In the given problem, this property is applied to \( \log_5(x - 4) + \log_5(x) \) to form \( \log_5((x - 4) \times x) \). This simplification is crucial because it reduces the complexity of the equation, making it easier to solve. Next, we'll see how to convert this equation using exponential form.

The exponential form of a logarithmic equation is derived from the definition of a logarithm. If you have a logarithmic expression like \( \log_b(A) = C \),
this is equivalent to writing the exponential form as \( b^C = A \).In the exercise, we transform \( \log_5((x - 4) \times x) = 1 \) into its exponential form:
\( 5^1 = (x - 4) \times x \).

• This step makes it easier to find the numerical solutions.
  It enables moving from a logarithmic framework to a more straightforward polynomial one.

The solution becomes more tractable as the exponential form opens the path to further simplifications, leading to a quadratic equation.

A quadratic equation is an equation of the form \( ax^2 + bx + c = 0 \), where a, b, and c are constants. These equations are called quadratic because their highest exponent for the variable x is 2.Upon converting to exponential form in our problem, we arrive at the equation:
\( 5 = x^2 - 4x \).
After rearranging terms, it becomes \( x^2 - 4x - 5 = 0 \).To solve this, we typically factor the quadratic expression, if possible. Here, we find two numbers that multiply to -5 and add up to -4, which are \(-5\) and \(1\). Consequently, the equation factors to:

• \((x - 5)(x + 1) = 0\).

By setting each factor equal to zero, we find the potential solutions to the quadratic equation.
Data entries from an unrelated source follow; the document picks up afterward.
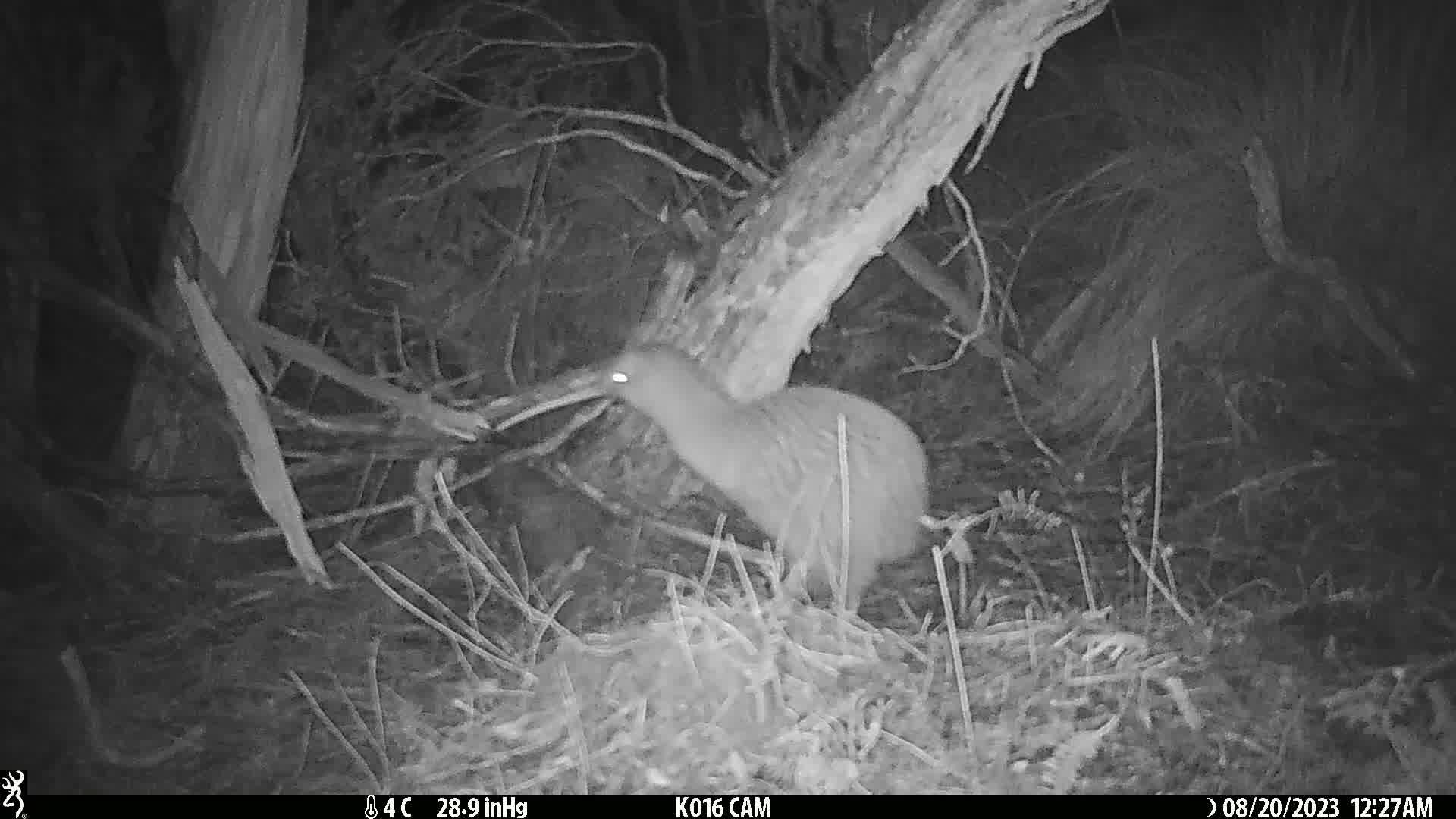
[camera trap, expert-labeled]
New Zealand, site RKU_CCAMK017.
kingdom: Animalia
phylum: Chordata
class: Aves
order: Apterygiformes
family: Apterygidae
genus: Apteryx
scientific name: Apteryx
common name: kiwi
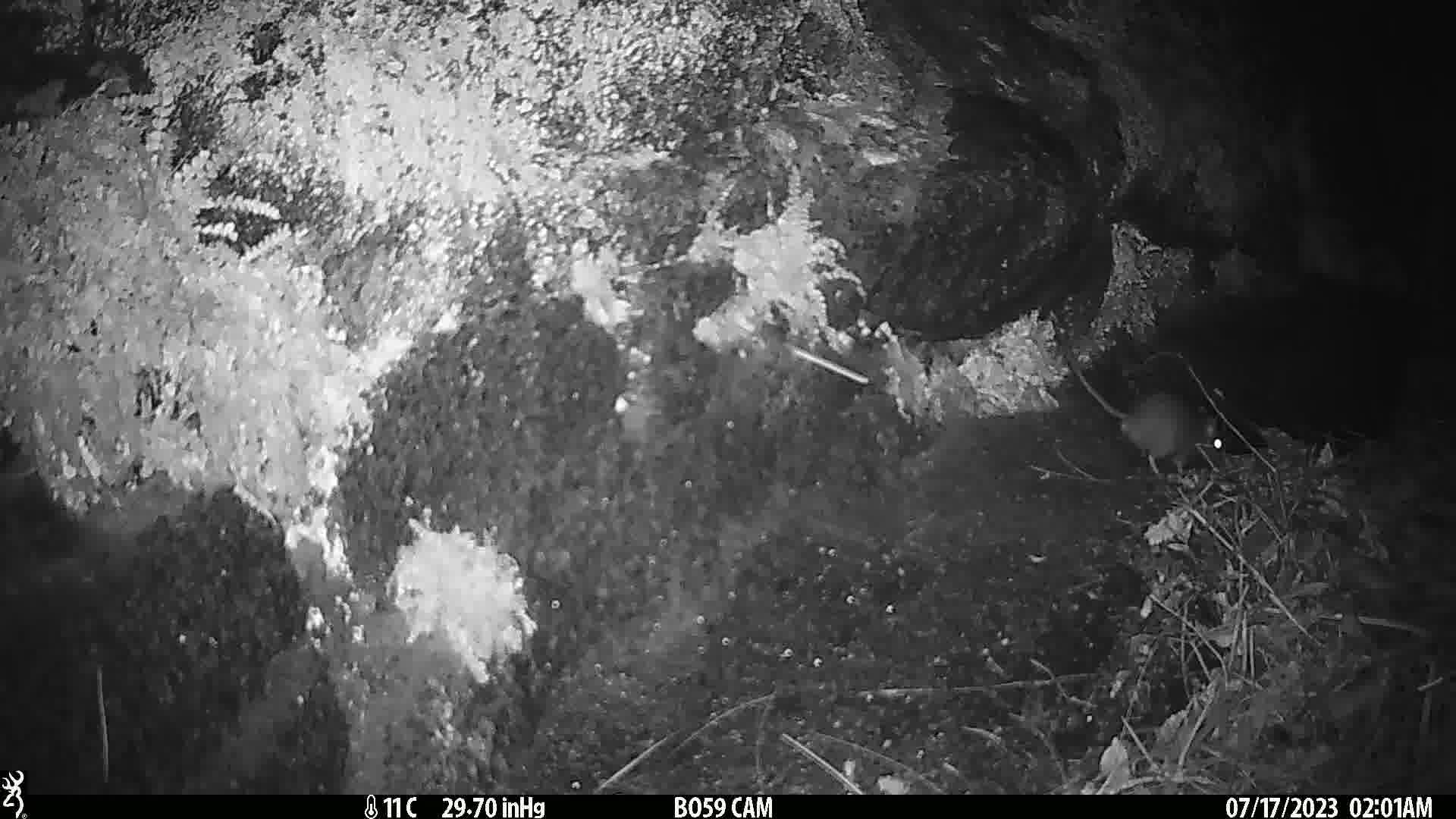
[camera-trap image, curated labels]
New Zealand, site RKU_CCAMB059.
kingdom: Animalia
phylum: Chordata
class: Mammalia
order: Rodentia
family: Muridae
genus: Rattus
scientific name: Rattus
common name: rat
Domain restrictions in logarithmic functions are crucial because logarithms are not defined for zero or negative numbers. Thus, when solving logarithmic equations, it is important to check whether the solutions fall within the permissible domain.For the exercise, the domain restrictions are

• \(x - 4 > 0\) and
• \(x > 0\), which imply \(x > 4\).

Evaluating the solutions \(x = 5\) and \(x = -1\) against these restrictions, we find that only \(x = 5\) satisfies the conditions.
Thus, \(x = 5\) is the valid solution because \(x = -1\) leads to negative or undefined values in the original logarithmic expressions.
Ensuring solutions respect domain restrictions guarantees that they are mathematically and practically valid.